Assuming Jackson continues his development, what team would want to see the Grizzlies in a seven-game series come May?

“We feel we’re a playoff team. Right now, today. We still have a long way to go, honestly,” Conley told Yahoo Sports. “I think we’ll get better and better as the season goes on, and we can make some noise.”

Buzzer-beaters

1. Gregg Popovich is a curmudgeon. But man, he’s right about the style of today’s game. All in all, it’s exciting, but the game has become homogenized. Watching one game to the next, the variety has disappeared. I like the post play. I like some ugly games. Everybody just runs to the 3-point line.
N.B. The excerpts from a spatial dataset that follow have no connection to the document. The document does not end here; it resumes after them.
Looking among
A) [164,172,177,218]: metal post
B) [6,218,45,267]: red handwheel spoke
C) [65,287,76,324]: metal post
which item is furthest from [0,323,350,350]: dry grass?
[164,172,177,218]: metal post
2. The Western Conference is a game of musical chairs and it all looks fun but … short of Golden State, is this a whole crop of mediocre as opposed to the usual narrative of 10 really good teams?

3. Washington Wizards GM Ernie Grunfeld has to account for his team’s inconsistencies at some point, right?

4. The Boston Celtics: too many good players, not enough great players. Danny Ainge is awfully quiet. Beware.